The system was not keeping up with their traffic.
Typically, in a situation like this, we would recommend re-architecting the application, piece by piece, replacing IIS with LAMP and optimizing database access.
In this case, the client was low on budget and didn’t want to make too many changes. They were looking for a quick fix.
Following careful review of their .asp application, it became clear we’re dealing with a chaotic buggy system and that we would have to cut deep, if we want to optimize existing code.
So we decided to go with a different approach.
Keep everything as is and use Nginx to reverse-proxy all incoming requests.
What is a Reverse Proxy?
A Reverse Proxy is a web server that handles all incoming requests from end-users, caching, load balancing and communicating with your back end primary servers as necessary.
IIS is slow. Nginx is super fast.
If we can’t rewrite the code, let’s have Nginx handle all traffic, connect to IIS internally and then cache the response from IIS, so that future requests can be fulfilled without ever hitting IIS.
The idea is to switch 1 million users downloading an image from IIS, with those users downloading everything from Nginx directly. Nginx is faster, light weight and scales easily.
Whenever we setup reverse proxies, one of our favorite options is Squid.
Squid has been around for a long time, very easy to setup and provides a good reverse-proxy caching solution.
In this case however, incoming requests required further logic before a request could be routed to IIS. Nginx is just as fast and offers greater flexibility by letting us use PHP.
We provisioned a new dedicated server for the client and installed Nginx with PHP-FPM.
Analyzed all possible requests the IIS system was handling. They were all HTTP_GET requests, with varying parameters. IIS handled several vhosts, so we had to properly handle http://DomainA.com/dosomething?a=b and http://DomainB.com/dosomething?a=b
Configured Nginx to rewrite all requests for files that did not exist, to go to a notfound.php script:
if (-d $request_filename)
if (!-f $request_filename)
rewrite ^(.*)$ /notfound.php?$1 last;
In notfound.php, we would connect to IIS to retrieve the image / static page / dynamic content, then save it locally.

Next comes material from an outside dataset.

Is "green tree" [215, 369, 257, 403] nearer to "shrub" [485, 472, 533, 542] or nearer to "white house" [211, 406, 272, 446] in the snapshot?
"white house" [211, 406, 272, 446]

The IIS system served different content based on the user’s ip address and origin, so we had to take that into account when saving file names. (/us/google/welcome.gif vs /canada/yahoo/welcome.gif)
After testing everything locally, we had the client update their DNS, sending all traffic to Nginx instead of IIS.
The impact on performance has been very noticeable.
IIS CPU utilization went down from 70% to below 5% at all times and Nginx was barely breaking a sweat, handling the majority of the requests locally, reverting to IIS only when presented with a new combination of parameters that was never seen before.
We later developed a simple way to “expire” content on Nginx so that whenever the client updated the IIS Content Management System, the changes would propagate properly.
There is one aspect of this solution that is still lacking and worth mentioning. In the event of a sudden burst of new requests with never-seen-before parameters, the current implementation will revert all requests to IIS until files are created locally. A better approach would be to queue requests for new content, avoiding hitting IIS more than once when there’s a sudden burst of new requests.
Implementing a RabbitMQ/Cassandra queue for new requests would be the next step here, so we can avoid an initial slowdown when hit with a burst of new requests.
SPI engineers came up with a quick fix, that didn’t involve any changes to the original application and made a huge impact on throughput and the number of concurrent connections the service can handle.
If you’re dealing with massive traffic and you’re not using Nginx yet, you owe it to yourself to take it for a spin.